RBC Capital Markets hoisted its price target for Ashtead Group ahead of the plant hire outfit's second quarter results next week.

As the quarter has historically been Ashtead's strongest, with six years of consecutive upgrades following the release of this statement, RBC reckoned a "lucky" seventh is inevitable given currently supportive end markets and favourable exchange rates.

Analysts expect to see double-digit rental revenue growth in the US and margins continuing to climb, with first-half group revenue forecast to grow 19.3% to £1.5bn, pre-tax profit growth of 21% to £411.2m, earnings per share up 20% to 53.8p and a dividend up 24% to 5.0p.

For the full year RBC's Andrew Gibb foresees EPS of 101.8p, ahead of the 99.7p consensus, but for 2018 it has upped its estimate to 117p versus the consensus of 111.5p as it sees a positive medium-term outlook, reinforced by the latest 2017 Dodge Construction Outlook forecasting total US construction starts advancing 5%.

"Given Ashtead has consistently outpaced its end markets by between 2-3x, this bodes well for the near-term growth outlook.
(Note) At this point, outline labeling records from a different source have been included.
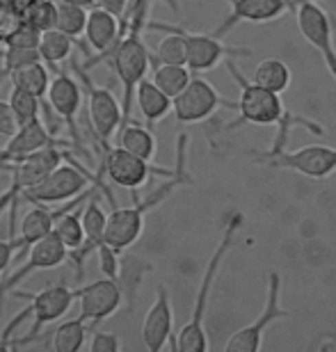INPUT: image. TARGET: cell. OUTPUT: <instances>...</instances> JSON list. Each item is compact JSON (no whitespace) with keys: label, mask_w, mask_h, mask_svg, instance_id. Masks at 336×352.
Returning <instances> with one entry per match:
<instances>
[{"label":"cell","mask_w":336,"mask_h":352,"mask_svg":"<svg viewBox=\"0 0 336 352\" xmlns=\"http://www.w3.org/2000/svg\"><path fill=\"white\" fill-rule=\"evenodd\" d=\"M295 21L302 37L320 53L327 72L336 80V46H334V25L330 14L325 12L323 5H318V0H302L295 10Z\"/></svg>","instance_id":"14"},{"label":"cell","mask_w":336,"mask_h":352,"mask_svg":"<svg viewBox=\"0 0 336 352\" xmlns=\"http://www.w3.org/2000/svg\"><path fill=\"white\" fill-rule=\"evenodd\" d=\"M85 322L87 320L82 318V316L60 322L58 329L53 332L51 348L55 352H78L82 346H85V334H87Z\"/></svg>","instance_id":"29"},{"label":"cell","mask_w":336,"mask_h":352,"mask_svg":"<svg viewBox=\"0 0 336 352\" xmlns=\"http://www.w3.org/2000/svg\"><path fill=\"white\" fill-rule=\"evenodd\" d=\"M243 224V215L240 213H234L224 222V231H222V238L215 248L213 256L208 258L206 263V270H204V277H201V284L197 288V295H194V305H192V311H190V318L181 332L177 336V350L179 352H204L208 350V339H206V309H208V298L213 293V286H215V279H218V272L227 258L229 250L234 248V241H236V234Z\"/></svg>","instance_id":"3"},{"label":"cell","mask_w":336,"mask_h":352,"mask_svg":"<svg viewBox=\"0 0 336 352\" xmlns=\"http://www.w3.org/2000/svg\"><path fill=\"white\" fill-rule=\"evenodd\" d=\"M99 256V267L101 272L110 279H119V272H122V261H119V252L112 248L110 243H99V248L94 252Z\"/></svg>","instance_id":"36"},{"label":"cell","mask_w":336,"mask_h":352,"mask_svg":"<svg viewBox=\"0 0 336 352\" xmlns=\"http://www.w3.org/2000/svg\"><path fill=\"white\" fill-rule=\"evenodd\" d=\"M23 23H25V12L19 10L12 0H0V44L5 46Z\"/></svg>","instance_id":"34"},{"label":"cell","mask_w":336,"mask_h":352,"mask_svg":"<svg viewBox=\"0 0 336 352\" xmlns=\"http://www.w3.org/2000/svg\"><path fill=\"white\" fill-rule=\"evenodd\" d=\"M172 28L186 39L188 67H190L194 74L213 72L220 62H227L229 58H249L251 55L249 48H231L224 44V41H220V37H215V34L190 32V30H186V28H177V25H172Z\"/></svg>","instance_id":"15"},{"label":"cell","mask_w":336,"mask_h":352,"mask_svg":"<svg viewBox=\"0 0 336 352\" xmlns=\"http://www.w3.org/2000/svg\"><path fill=\"white\" fill-rule=\"evenodd\" d=\"M119 348H122V343L112 332H96L92 336V343H89L92 352H117Z\"/></svg>","instance_id":"39"},{"label":"cell","mask_w":336,"mask_h":352,"mask_svg":"<svg viewBox=\"0 0 336 352\" xmlns=\"http://www.w3.org/2000/svg\"><path fill=\"white\" fill-rule=\"evenodd\" d=\"M117 144L124 146L126 151H131V153H135V156L144 158V160H153V158H156V151H158L156 138H153L151 129L131 122V119L119 126Z\"/></svg>","instance_id":"24"},{"label":"cell","mask_w":336,"mask_h":352,"mask_svg":"<svg viewBox=\"0 0 336 352\" xmlns=\"http://www.w3.org/2000/svg\"><path fill=\"white\" fill-rule=\"evenodd\" d=\"M55 234L62 243H65V248L69 250V254L76 250H80L82 245H85V224H82V210L74 208V210H67L65 215L60 217L58 222H55Z\"/></svg>","instance_id":"30"},{"label":"cell","mask_w":336,"mask_h":352,"mask_svg":"<svg viewBox=\"0 0 336 352\" xmlns=\"http://www.w3.org/2000/svg\"><path fill=\"white\" fill-rule=\"evenodd\" d=\"M106 188L101 181V176H94L85 172L78 163L69 160V163L58 165L55 170L44 176L37 186H32L30 190H25L21 201H30L34 204H46V206H53V204H67L76 199L78 195L85 192V188Z\"/></svg>","instance_id":"7"},{"label":"cell","mask_w":336,"mask_h":352,"mask_svg":"<svg viewBox=\"0 0 336 352\" xmlns=\"http://www.w3.org/2000/svg\"><path fill=\"white\" fill-rule=\"evenodd\" d=\"M251 80L256 85H261L270 91H277V94H284L286 89L291 87V80H293V74L289 65L279 58H265L256 65L254 69V76Z\"/></svg>","instance_id":"26"},{"label":"cell","mask_w":336,"mask_h":352,"mask_svg":"<svg viewBox=\"0 0 336 352\" xmlns=\"http://www.w3.org/2000/svg\"><path fill=\"white\" fill-rule=\"evenodd\" d=\"M279 318H289V311L282 309V274L270 272L268 274V298H265V307L261 316L251 322V325L238 329L236 334H231L227 341V352H256L263 343V334L272 322Z\"/></svg>","instance_id":"13"},{"label":"cell","mask_w":336,"mask_h":352,"mask_svg":"<svg viewBox=\"0 0 336 352\" xmlns=\"http://www.w3.org/2000/svg\"><path fill=\"white\" fill-rule=\"evenodd\" d=\"M135 105L146 126H153L170 115L172 96H167L151 78H142V82L135 89Z\"/></svg>","instance_id":"23"},{"label":"cell","mask_w":336,"mask_h":352,"mask_svg":"<svg viewBox=\"0 0 336 352\" xmlns=\"http://www.w3.org/2000/svg\"><path fill=\"white\" fill-rule=\"evenodd\" d=\"M12 295L14 298H27L30 300V307H32V318H34L32 329L27 332V336L16 341V346H23V343L37 341L41 329H44L46 325H51V322H55V320H60L62 316L71 309L74 300L78 298V288H71V286H67L65 281H58V284H53V286L41 288L39 293L14 291Z\"/></svg>","instance_id":"9"},{"label":"cell","mask_w":336,"mask_h":352,"mask_svg":"<svg viewBox=\"0 0 336 352\" xmlns=\"http://www.w3.org/2000/svg\"><path fill=\"white\" fill-rule=\"evenodd\" d=\"M16 256V248H14L12 238L10 241H0V274H5V270L14 263Z\"/></svg>","instance_id":"40"},{"label":"cell","mask_w":336,"mask_h":352,"mask_svg":"<svg viewBox=\"0 0 336 352\" xmlns=\"http://www.w3.org/2000/svg\"><path fill=\"white\" fill-rule=\"evenodd\" d=\"M231 14L218 25L215 37H224L238 23H270L295 12L302 0H227Z\"/></svg>","instance_id":"17"},{"label":"cell","mask_w":336,"mask_h":352,"mask_svg":"<svg viewBox=\"0 0 336 352\" xmlns=\"http://www.w3.org/2000/svg\"><path fill=\"white\" fill-rule=\"evenodd\" d=\"M76 78L80 80L82 89L87 94V112H89V126L96 138V142L101 144V149H110V142L119 131V126L126 122L124 117V105L117 101V96L110 89L94 85V80L87 76V67L74 62Z\"/></svg>","instance_id":"8"},{"label":"cell","mask_w":336,"mask_h":352,"mask_svg":"<svg viewBox=\"0 0 336 352\" xmlns=\"http://www.w3.org/2000/svg\"><path fill=\"white\" fill-rule=\"evenodd\" d=\"M99 7L112 12L115 16L122 19V23H124V16H126V12H128V0H99Z\"/></svg>","instance_id":"41"},{"label":"cell","mask_w":336,"mask_h":352,"mask_svg":"<svg viewBox=\"0 0 336 352\" xmlns=\"http://www.w3.org/2000/svg\"><path fill=\"white\" fill-rule=\"evenodd\" d=\"M10 103H12L14 115H16L21 126L27 124V122H34V119H39L41 110H46V103L41 101L39 96H34V94H30V91L19 89V87H12Z\"/></svg>","instance_id":"32"},{"label":"cell","mask_w":336,"mask_h":352,"mask_svg":"<svg viewBox=\"0 0 336 352\" xmlns=\"http://www.w3.org/2000/svg\"><path fill=\"white\" fill-rule=\"evenodd\" d=\"M218 108L236 110V101H227L213 87V82L199 78V76H192L188 87L172 98V112L179 124H199L211 117Z\"/></svg>","instance_id":"11"},{"label":"cell","mask_w":336,"mask_h":352,"mask_svg":"<svg viewBox=\"0 0 336 352\" xmlns=\"http://www.w3.org/2000/svg\"><path fill=\"white\" fill-rule=\"evenodd\" d=\"M227 69L231 74V78L240 89V96L236 101V110H238V119L231 126H240V124H256V126H279V129H291V126L302 124L309 131H313L316 135H325V129L318 124L309 122L304 117H295L291 112H286L282 96L277 91H270L261 85H256L251 78H245L240 69L236 67L234 58H229Z\"/></svg>","instance_id":"2"},{"label":"cell","mask_w":336,"mask_h":352,"mask_svg":"<svg viewBox=\"0 0 336 352\" xmlns=\"http://www.w3.org/2000/svg\"><path fill=\"white\" fill-rule=\"evenodd\" d=\"M142 30L144 28L128 25L124 37L119 39V44L115 46V51L108 55L112 72L117 74V78L122 82V89H124L122 105H124L126 122L131 119L133 103H135V89L151 67V51L142 41Z\"/></svg>","instance_id":"4"},{"label":"cell","mask_w":336,"mask_h":352,"mask_svg":"<svg viewBox=\"0 0 336 352\" xmlns=\"http://www.w3.org/2000/svg\"><path fill=\"white\" fill-rule=\"evenodd\" d=\"M3 51H5V48H0V60H3Z\"/></svg>","instance_id":"43"},{"label":"cell","mask_w":336,"mask_h":352,"mask_svg":"<svg viewBox=\"0 0 336 352\" xmlns=\"http://www.w3.org/2000/svg\"><path fill=\"white\" fill-rule=\"evenodd\" d=\"M165 3H172V5H174V3H177V0H165Z\"/></svg>","instance_id":"44"},{"label":"cell","mask_w":336,"mask_h":352,"mask_svg":"<svg viewBox=\"0 0 336 352\" xmlns=\"http://www.w3.org/2000/svg\"><path fill=\"white\" fill-rule=\"evenodd\" d=\"M3 69L5 74L10 76L12 72H16L21 67L34 65V62H41V53L39 48H25V46H5L3 51Z\"/></svg>","instance_id":"35"},{"label":"cell","mask_w":336,"mask_h":352,"mask_svg":"<svg viewBox=\"0 0 336 352\" xmlns=\"http://www.w3.org/2000/svg\"><path fill=\"white\" fill-rule=\"evenodd\" d=\"M172 329H174V311H172V302L170 293L165 286L156 288V300L149 307V311L144 316L142 322V341L146 350L160 352L167 341L172 339Z\"/></svg>","instance_id":"21"},{"label":"cell","mask_w":336,"mask_h":352,"mask_svg":"<svg viewBox=\"0 0 336 352\" xmlns=\"http://www.w3.org/2000/svg\"><path fill=\"white\" fill-rule=\"evenodd\" d=\"M39 41H41V32L37 30L34 25H30L25 21L23 25L14 32V37L7 41L5 46H25V48H39Z\"/></svg>","instance_id":"37"},{"label":"cell","mask_w":336,"mask_h":352,"mask_svg":"<svg viewBox=\"0 0 336 352\" xmlns=\"http://www.w3.org/2000/svg\"><path fill=\"white\" fill-rule=\"evenodd\" d=\"M62 149L65 146H48V149H41L7 167L12 172V183L0 195V215H3V210H10V238H14V217H16V206L21 204V197H23L25 190L37 186L55 167L65 163L67 158H71V153Z\"/></svg>","instance_id":"5"},{"label":"cell","mask_w":336,"mask_h":352,"mask_svg":"<svg viewBox=\"0 0 336 352\" xmlns=\"http://www.w3.org/2000/svg\"><path fill=\"white\" fill-rule=\"evenodd\" d=\"M82 224H85V245L69 254V261H74L78 279L82 277V265H85L87 256L94 254L96 248H99V243L106 241L108 215L103 213L96 195H92L85 204H82Z\"/></svg>","instance_id":"22"},{"label":"cell","mask_w":336,"mask_h":352,"mask_svg":"<svg viewBox=\"0 0 336 352\" xmlns=\"http://www.w3.org/2000/svg\"><path fill=\"white\" fill-rule=\"evenodd\" d=\"M87 16H89V12L82 10V7L67 3V0H58V25L55 28L62 32H67L69 37L78 39L85 34Z\"/></svg>","instance_id":"31"},{"label":"cell","mask_w":336,"mask_h":352,"mask_svg":"<svg viewBox=\"0 0 336 352\" xmlns=\"http://www.w3.org/2000/svg\"><path fill=\"white\" fill-rule=\"evenodd\" d=\"M19 119L16 115H14V108H12V103H10V98L7 101H0V135L10 140L14 133L19 131Z\"/></svg>","instance_id":"38"},{"label":"cell","mask_w":336,"mask_h":352,"mask_svg":"<svg viewBox=\"0 0 336 352\" xmlns=\"http://www.w3.org/2000/svg\"><path fill=\"white\" fill-rule=\"evenodd\" d=\"M174 172H177V167H174V170L156 167L151 160L139 158L135 153L126 151L124 146H119V144L110 146L106 151V156H103V170H101V174L108 176V181L112 186L126 188V190H131V192H135L139 186H144L151 176H165V179H170V176H174Z\"/></svg>","instance_id":"10"},{"label":"cell","mask_w":336,"mask_h":352,"mask_svg":"<svg viewBox=\"0 0 336 352\" xmlns=\"http://www.w3.org/2000/svg\"><path fill=\"white\" fill-rule=\"evenodd\" d=\"M85 37H87L89 48L96 53V60L85 62V67L92 69L96 62H99V58L110 55L112 51H115L119 39L124 37L122 19L115 16V14L108 12V10H103V7H94V10H89V16H87Z\"/></svg>","instance_id":"20"},{"label":"cell","mask_w":336,"mask_h":352,"mask_svg":"<svg viewBox=\"0 0 336 352\" xmlns=\"http://www.w3.org/2000/svg\"><path fill=\"white\" fill-rule=\"evenodd\" d=\"M74 37H69L67 32L58 30V28H53V30H46L41 32V41H39V53H41V60L46 62L48 67H58L62 65L69 55L74 51Z\"/></svg>","instance_id":"28"},{"label":"cell","mask_w":336,"mask_h":352,"mask_svg":"<svg viewBox=\"0 0 336 352\" xmlns=\"http://www.w3.org/2000/svg\"><path fill=\"white\" fill-rule=\"evenodd\" d=\"M67 3H74V5H78L82 7V10H94V7H99V0H67Z\"/></svg>","instance_id":"42"},{"label":"cell","mask_w":336,"mask_h":352,"mask_svg":"<svg viewBox=\"0 0 336 352\" xmlns=\"http://www.w3.org/2000/svg\"><path fill=\"white\" fill-rule=\"evenodd\" d=\"M78 302H80L78 316H82L87 322H101L110 318L122 307L124 293L117 279L103 277L78 288Z\"/></svg>","instance_id":"19"},{"label":"cell","mask_w":336,"mask_h":352,"mask_svg":"<svg viewBox=\"0 0 336 352\" xmlns=\"http://www.w3.org/2000/svg\"><path fill=\"white\" fill-rule=\"evenodd\" d=\"M186 144H188V138L181 135L179 146H177V151H179L177 153V172H174V176H170L163 186L153 190L146 199H137L135 197V204L128 208H112V213L108 215L106 243H110L119 254L128 248H133V245L137 243V238L142 236L146 213L156 206H160V204H163L179 186L192 181L190 174H188V167H186Z\"/></svg>","instance_id":"1"},{"label":"cell","mask_w":336,"mask_h":352,"mask_svg":"<svg viewBox=\"0 0 336 352\" xmlns=\"http://www.w3.org/2000/svg\"><path fill=\"white\" fill-rule=\"evenodd\" d=\"M256 165L270 170H291L306 176V179L323 181L336 172V146L327 144H306L302 149L284 151V142H277L270 151H249Z\"/></svg>","instance_id":"6"},{"label":"cell","mask_w":336,"mask_h":352,"mask_svg":"<svg viewBox=\"0 0 336 352\" xmlns=\"http://www.w3.org/2000/svg\"><path fill=\"white\" fill-rule=\"evenodd\" d=\"M10 80H12V87H19V89H25L30 94L39 96L41 101L46 103V94H48V87H51V72H48L46 62H34V65H27V67H21L16 72L10 74ZM46 112H48V103H46ZM51 115V112H48Z\"/></svg>","instance_id":"25"},{"label":"cell","mask_w":336,"mask_h":352,"mask_svg":"<svg viewBox=\"0 0 336 352\" xmlns=\"http://www.w3.org/2000/svg\"><path fill=\"white\" fill-rule=\"evenodd\" d=\"M82 85L74 76H69L65 72H55L51 87H48L46 103L48 112L53 110V115L69 124L71 138L76 144H80V133H78V112L82 105Z\"/></svg>","instance_id":"18"},{"label":"cell","mask_w":336,"mask_h":352,"mask_svg":"<svg viewBox=\"0 0 336 352\" xmlns=\"http://www.w3.org/2000/svg\"><path fill=\"white\" fill-rule=\"evenodd\" d=\"M69 250L65 248V243L60 241L58 234L51 231L46 238H41L39 243L32 245V250L27 252V256L19 263L16 270H12L10 274H5V279H0V314H3L5 298L7 293H14L21 281H25L32 272L39 270H51L67 261Z\"/></svg>","instance_id":"12"},{"label":"cell","mask_w":336,"mask_h":352,"mask_svg":"<svg viewBox=\"0 0 336 352\" xmlns=\"http://www.w3.org/2000/svg\"><path fill=\"white\" fill-rule=\"evenodd\" d=\"M25 21L39 32L53 30L58 25V3L55 0H34L25 10Z\"/></svg>","instance_id":"33"},{"label":"cell","mask_w":336,"mask_h":352,"mask_svg":"<svg viewBox=\"0 0 336 352\" xmlns=\"http://www.w3.org/2000/svg\"><path fill=\"white\" fill-rule=\"evenodd\" d=\"M153 82L165 91L167 96H179L192 80V69L188 65H163V62H151Z\"/></svg>","instance_id":"27"},{"label":"cell","mask_w":336,"mask_h":352,"mask_svg":"<svg viewBox=\"0 0 336 352\" xmlns=\"http://www.w3.org/2000/svg\"><path fill=\"white\" fill-rule=\"evenodd\" d=\"M48 146H65V149H71V142L55 138V133L41 122V117L34 119V122L19 126V131L14 133V135L7 140V144L0 149V170H7V167L12 163H16V160L32 156V153L48 149Z\"/></svg>","instance_id":"16"}]
</instances>
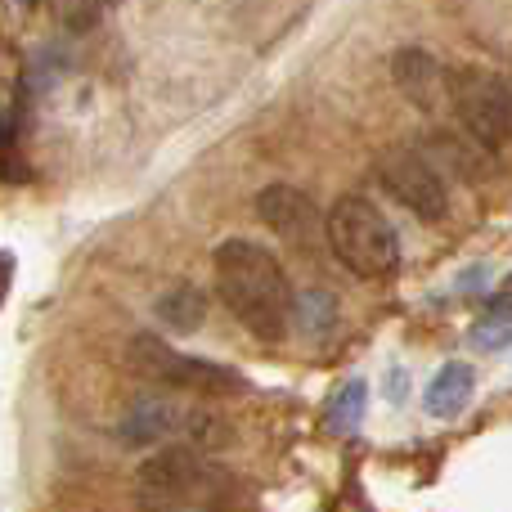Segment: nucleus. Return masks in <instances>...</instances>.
<instances>
[{"instance_id":"obj_10","label":"nucleus","mask_w":512,"mask_h":512,"mask_svg":"<svg viewBox=\"0 0 512 512\" xmlns=\"http://www.w3.org/2000/svg\"><path fill=\"white\" fill-rule=\"evenodd\" d=\"M472 391H477V373H472V364L450 360L432 382H427L423 409H427L432 418H459L463 409H468Z\"/></svg>"},{"instance_id":"obj_2","label":"nucleus","mask_w":512,"mask_h":512,"mask_svg":"<svg viewBox=\"0 0 512 512\" xmlns=\"http://www.w3.org/2000/svg\"><path fill=\"white\" fill-rule=\"evenodd\" d=\"M144 512H216L239 504V481L194 445H162L135 472Z\"/></svg>"},{"instance_id":"obj_11","label":"nucleus","mask_w":512,"mask_h":512,"mask_svg":"<svg viewBox=\"0 0 512 512\" xmlns=\"http://www.w3.org/2000/svg\"><path fill=\"white\" fill-rule=\"evenodd\" d=\"M153 315H158V324L167 328V333L189 337V333H198L207 319V292L198 288V283H171V288L153 301Z\"/></svg>"},{"instance_id":"obj_14","label":"nucleus","mask_w":512,"mask_h":512,"mask_svg":"<svg viewBox=\"0 0 512 512\" xmlns=\"http://www.w3.org/2000/svg\"><path fill=\"white\" fill-rule=\"evenodd\" d=\"M301 310V324H306V333H324L328 324H333V297L328 292H310V297H301V306H292V315Z\"/></svg>"},{"instance_id":"obj_15","label":"nucleus","mask_w":512,"mask_h":512,"mask_svg":"<svg viewBox=\"0 0 512 512\" xmlns=\"http://www.w3.org/2000/svg\"><path fill=\"white\" fill-rule=\"evenodd\" d=\"M14 5H18V9H32V5H36V0H14Z\"/></svg>"},{"instance_id":"obj_4","label":"nucleus","mask_w":512,"mask_h":512,"mask_svg":"<svg viewBox=\"0 0 512 512\" xmlns=\"http://www.w3.org/2000/svg\"><path fill=\"white\" fill-rule=\"evenodd\" d=\"M126 364L140 373L144 382L153 387H171V391H203V396H239L248 382L243 373L225 369V364H212V360H194V355H180L171 351L162 337L153 333H140L131 337L126 346Z\"/></svg>"},{"instance_id":"obj_9","label":"nucleus","mask_w":512,"mask_h":512,"mask_svg":"<svg viewBox=\"0 0 512 512\" xmlns=\"http://www.w3.org/2000/svg\"><path fill=\"white\" fill-rule=\"evenodd\" d=\"M391 81L396 90L423 113H436L441 99H450V72L436 63V54L418 50V45H400L391 54Z\"/></svg>"},{"instance_id":"obj_1","label":"nucleus","mask_w":512,"mask_h":512,"mask_svg":"<svg viewBox=\"0 0 512 512\" xmlns=\"http://www.w3.org/2000/svg\"><path fill=\"white\" fill-rule=\"evenodd\" d=\"M216 292L230 315L261 342H279L292 324V283L265 243L225 239L216 248Z\"/></svg>"},{"instance_id":"obj_16","label":"nucleus","mask_w":512,"mask_h":512,"mask_svg":"<svg viewBox=\"0 0 512 512\" xmlns=\"http://www.w3.org/2000/svg\"><path fill=\"white\" fill-rule=\"evenodd\" d=\"M108 5H113V0H108Z\"/></svg>"},{"instance_id":"obj_6","label":"nucleus","mask_w":512,"mask_h":512,"mask_svg":"<svg viewBox=\"0 0 512 512\" xmlns=\"http://www.w3.org/2000/svg\"><path fill=\"white\" fill-rule=\"evenodd\" d=\"M378 180L387 185V194L396 198L400 207H409V212L418 216V221L436 225V221H445V212H450V194H445L441 171H436L418 149H405V144L382 149Z\"/></svg>"},{"instance_id":"obj_13","label":"nucleus","mask_w":512,"mask_h":512,"mask_svg":"<svg viewBox=\"0 0 512 512\" xmlns=\"http://www.w3.org/2000/svg\"><path fill=\"white\" fill-rule=\"evenodd\" d=\"M360 414H364V382H351V387H346L342 396L333 400V409H328V423H333V432H355Z\"/></svg>"},{"instance_id":"obj_3","label":"nucleus","mask_w":512,"mask_h":512,"mask_svg":"<svg viewBox=\"0 0 512 512\" xmlns=\"http://www.w3.org/2000/svg\"><path fill=\"white\" fill-rule=\"evenodd\" d=\"M324 239L355 279H387L400 265V239L391 221L364 194H342L324 216Z\"/></svg>"},{"instance_id":"obj_7","label":"nucleus","mask_w":512,"mask_h":512,"mask_svg":"<svg viewBox=\"0 0 512 512\" xmlns=\"http://www.w3.org/2000/svg\"><path fill=\"white\" fill-rule=\"evenodd\" d=\"M256 216L265 221V230H274V239H283L288 248H315L324 216H319L315 198L301 194L297 185H265L256 194Z\"/></svg>"},{"instance_id":"obj_12","label":"nucleus","mask_w":512,"mask_h":512,"mask_svg":"<svg viewBox=\"0 0 512 512\" xmlns=\"http://www.w3.org/2000/svg\"><path fill=\"white\" fill-rule=\"evenodd\" d=\"M50 14L68 32H90L108 14V0H50Z\"/></svg>"},{"instance_id":"obj_5","label":"nucleus","mask_w":512,"mask_h":512,"mask_svg":"<svg viewBox=\"0 0 512 512\" xmlns=\"http://www.w3.org/2000/svg\"><path fill=\"white\" fill-rule=\"evenodd\" d=\"M450 104L481 149H504L512 140V86L504 77L481 68L450 72Z\"/></svg>"},{"instance_id":"obj_8","label":"nucleus","mask_w":512,"mask_h":512,"mask_svg":"<svg viewBox=\"0 0 512 512\" xmlns=\"http://www.w3.org/2000/svg\"><path fill=\"white\" fill-rule=\"evenodd\" d=\"M189 418H194V409H185L176 396H167V391H144V396H135L131 405H126L122 423H117V436H122V445H158L167 441L171 432H180V427H189Z\"/></svg>"}]
</instances>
With the structural growth story showing no signs of abating and spend on infrastructure potentially getting a major boost over the next few years, 10% compound growth in the top-line looks achievable," the analyst said.

Despite the near-40% gain in the share price over the past 12 months, Gibb continues to believe the stock looks attractively valued, upping his price target to 1,700p from 1,580p and keeping his 'outperform' rating.